There are two general categories of infrared sensors (hereinafter referred to as “IR sensor”), namely, a cooled type IR sensor and an un-cooled type IR sensor. The cooled type IR sensor detects electric signals generated by interactions between photons of infrared ray and electrons of an object. The un-cooled type IR sensor operates by detecting thermal variation created by the infrared absorbed in the object. The cooled type IR sensor mainly comprises semiconductor devices and provides low noises and a quick response time. There are, however, several shortcomings in the cooled type IR sensor. For example, liquid nitrogen temperature, −193° C., is required to activate the cooled type IR sensor. The un-cooled IR sensor has a relatively low performance, but can operate in a normal temperature. Thus, the cooled IR sensor requiring a cooling process is mainly used in a munitions industry. On the other hand, the un-cooled IR sensor is mainly produced for civilian purpose.

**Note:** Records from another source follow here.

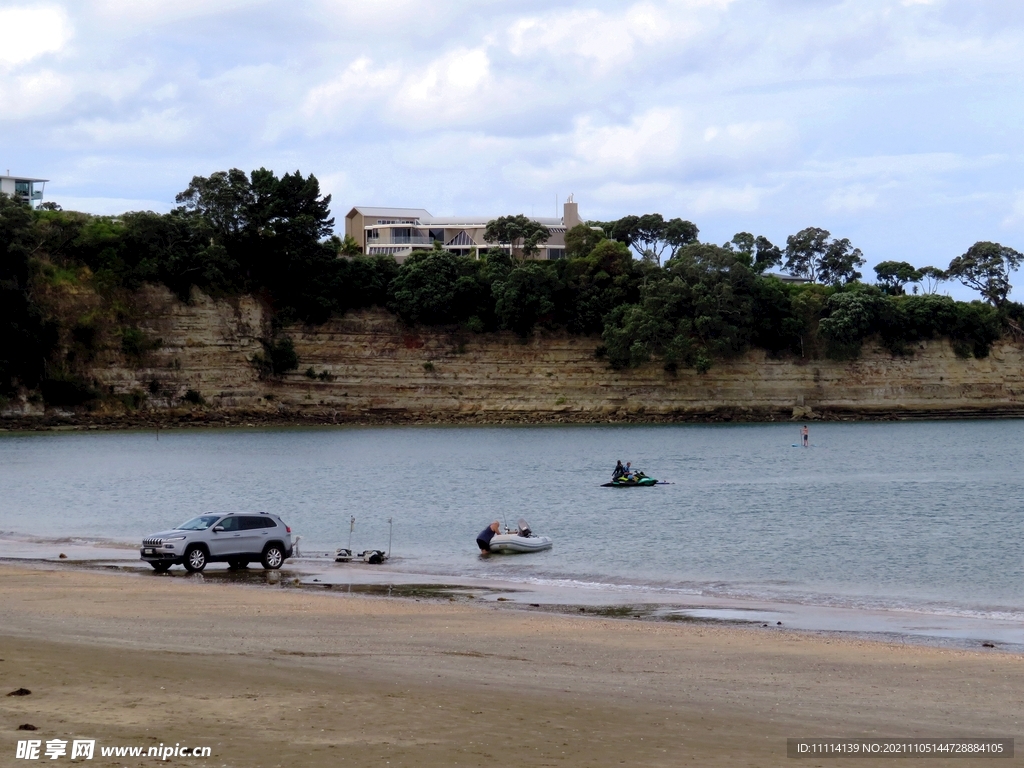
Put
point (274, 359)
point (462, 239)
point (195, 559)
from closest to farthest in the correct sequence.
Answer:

The un-cooled type IR sensor is again divided into a bolometer type, a thermocouple type, and a pyro-electric type. The pyro-electric type IR sensor has high detectivity but low productivity. In contrast to the pyro-electric type IR sensor, both the bolometer type and the thermocouple type IR sensors have a relatively lower detectivity than that of the pyro-electric type IR sensor, but high productivity can be achieved by manufacturing the IR sensors together with detection circuits on a single silicon wafer (monolithic type). Therefore, both the bolometer type and the thermocouple type IR sensors meet the civilian demands. The bolometer type IR sensor detects infrared ray by absorbing infrared ray radiated from an object, converting the absorbed infrared into thermal energy causing temperature increase, and measuring the resistance variation generated by such thermal variations.
FIG. 1 illustrates a two-level bolometric IR sensor as disclosed in U.S. Pat. No. 5,300,915 referred to as “thermal sensor”.
Referring to FIG. 1, the two-level bolometric IR sensor 10 comprises a raised upper layer 11 and a lower layer 12. The lower layer has a flat surface semiconductor substrate such as a silicon substrate. The surface of the silicon substrate has several components of an integrated circuit including diodes, x and y bus lines, connections, and contact pads at the end of the x bus lines. The raised upper layer 11 includes a first silicon nitride layer, a bolometer layer, a second silicon nitride layer therebetween, and an IR absorbing layer over the second nitride layer. The two layers 11 and 12 are separated by a cavity.
In the above-mentioned prior IR sensor, a number of problems exist. For example, a plural of supporting parts are placed on the raised upper layer, thereby decreasing an entire area for absorbing the infrared ray. Therefore, a maximum area for absorbing the infrared ray can be hardly achieved.
Korean Patent No. 10-299642, Korean Patent No. 10-299643, U.S. Pat. No. 6,441,374, and U.S. Pat. No. 6,448,557 disclose IR sensors and fabricating methods thereof for improving sensitivity and fill factor of an IR sensor, such as a bolometric sensor with three layers, a method for manufacturing a bolometric sensor with three layers, a bolometric sensor with three layers including a infrared reflective layer, and a thermal type infrared ray detector with a thermal separation structure, respectively.
However, in the above-mentioned prior art, electrical and structural properties of infrared sensors are used to improve an absorption rate. Thus, in comparison to IR sensors designed based on a spectroscopic approach, such prior IR sensors provide only a relatively low absorption rate. In addition, in the infrared ray absorbing bolometer according to the prior art methods, an upper part absorbing an infrared ray is raised from an bottom part (i.e., cavity is formed), thereby resulting in the deformation of the upper part of the IR sensor, detrimentally affecting the characteristics of the IR sensor.
To solve such problems, several solutions have been provided. For example, in Korean Publication No. 2000-46515, an IR sensor with three layers is disclosed which comprises a silicon oxy-nitride layer both on and under a silicon oxide layer again enclosing a bolometer layer to prevent the deformation of the IR sensor caused by reactions between vapors in the air and the silicon oxide layer. In Korean Publication No. 2000-04158, an bolometric IR sensor is disclosed which comprises a bolometric IR sensor is disclosed which comprises a driving layer, a supporting layer, a backing layer therebetween and an absorbing layer.
In spite of such solutions, there still exist a number of shortcomings. In detail, additional processes are required to form the silicon oxy-nitride layer and heat, instead of vapor, still cause the deformation of the upper part. In addition, the formation of the backing layer also requires additional processes and reduces an IR absorbing area.